Meningitis refers to inflammation of the meninges, the protective membranes that surround the brain and spinal cord. This condition can be caused by various infectious agents—bacteria, viruses, fungi, or parasites—or be non-infectious in origin. It can occur at any age, develop rapidly, and lead to serious complications, even death, if not treated properly.

The initial symptoms often resemble those of the flu, which complicates early diagnosis. However, certain forms, particularly bacterial ones, require immediate treatment. Vigilance is therefore essential.

Symptoms of meningitis

The signs of meningitis can appear very quickly, sometimes in just a few hours. They differ depending on the age of the person affected. In adults and older children, the most common symptoms are sudden high fever, severe headache, neck stiffness, nausea or vomiting, sensitivity to light, unusual drowsiness, or confusion. In some cases, a rash (petechiae/purpura—an absolute warning sign) may also be observed, especially in cases of meningococcal meningitis.
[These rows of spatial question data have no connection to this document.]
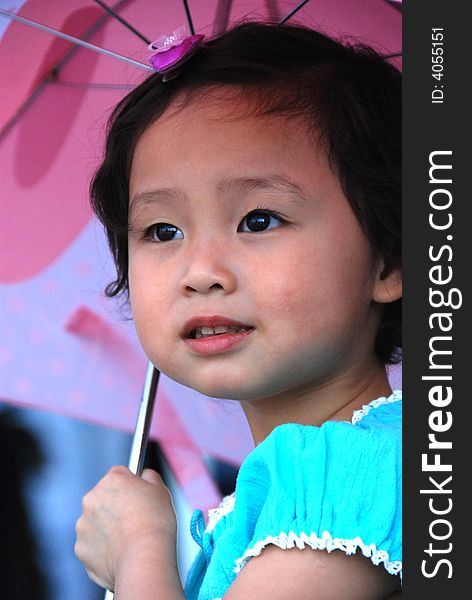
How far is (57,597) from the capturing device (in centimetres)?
217

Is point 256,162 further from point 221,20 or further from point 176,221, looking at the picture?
point 221,20

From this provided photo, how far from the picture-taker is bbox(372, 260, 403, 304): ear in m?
1.60

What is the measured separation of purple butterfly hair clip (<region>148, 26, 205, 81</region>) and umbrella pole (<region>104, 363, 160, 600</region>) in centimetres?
63

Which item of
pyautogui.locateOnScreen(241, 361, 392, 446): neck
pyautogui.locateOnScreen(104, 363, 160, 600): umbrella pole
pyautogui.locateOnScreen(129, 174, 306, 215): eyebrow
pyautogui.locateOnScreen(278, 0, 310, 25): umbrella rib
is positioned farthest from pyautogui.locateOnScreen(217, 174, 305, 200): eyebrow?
pyautogui.locateOnScreen(104, 363, 160, 600): umbrella pole

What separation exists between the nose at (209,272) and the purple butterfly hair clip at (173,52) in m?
0.39

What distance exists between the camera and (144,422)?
2.08 metres

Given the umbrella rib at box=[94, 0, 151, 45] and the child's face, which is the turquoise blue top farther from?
the umbrella rib at box=[94, 0, 151, 45]

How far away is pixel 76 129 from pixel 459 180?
123cm

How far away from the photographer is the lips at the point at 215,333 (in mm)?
1469

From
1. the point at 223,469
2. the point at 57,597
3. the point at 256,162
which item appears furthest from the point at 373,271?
the point at 57,597

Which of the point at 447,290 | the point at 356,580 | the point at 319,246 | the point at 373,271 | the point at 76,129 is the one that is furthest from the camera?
the point at 76,129

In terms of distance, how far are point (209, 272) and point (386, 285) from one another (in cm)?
31

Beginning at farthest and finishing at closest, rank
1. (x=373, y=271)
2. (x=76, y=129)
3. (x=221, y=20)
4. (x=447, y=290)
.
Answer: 1. (x=76, y=129)
2. (x=221, y=20)
3. (x=373, y=271)
4. (x=447, y=290)

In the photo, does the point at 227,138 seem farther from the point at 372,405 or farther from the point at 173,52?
the point at 372,405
In children and babies, the symptoms are often less typical. A baby with meningitis may refuse to feed, cry unusually, be difficult to wake up, seem less alert than usual, or vomit. An important sign to watch for is a bulging fontanelle: the fontanelle is the soft spot on the top of an infant's skull, where the bones have not yet completely fused. In cases of meningitis, this area may appear tense or bulging, indicating abnormal pressure inside the skull. This is a warning sign that requires immediate medical attention.

Causes of meningitis

Meningitis can be caused by infectious agents—bacteria, viruses, fungi, parasites—or be secondary to non-infectious causes such as autoimmune diseases, certain medications, or cancers.
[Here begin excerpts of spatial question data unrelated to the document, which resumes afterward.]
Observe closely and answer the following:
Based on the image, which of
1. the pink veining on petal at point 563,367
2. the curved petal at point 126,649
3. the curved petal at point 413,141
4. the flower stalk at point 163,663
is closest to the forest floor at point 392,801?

Bacterial meningitis: This is generally the most serious form. The bacteria most frequently involved are Streptococcus pneumoniae (pneumococcus), Neisseria meningitidis (meningococcus), Haemophilus influenzae type b, Listeria monocytogenes, E. coli, and Streptococcus agalactiae (group B streptococcus).

Viral meningitis: This is generally less severe. Enteroviruses are the main culprits, followed by mumps, herpes, measles, influenza, HIV, and West Nile virus.

Fungal meningitis: Rare, it mainly affects immunocompromised individuals and is often caused by Cryptococcus neoformans. Its development can be slow and symptoms may only appear after several weeks. Although treatable, fungal meningitis recurs in nearly half of those affected.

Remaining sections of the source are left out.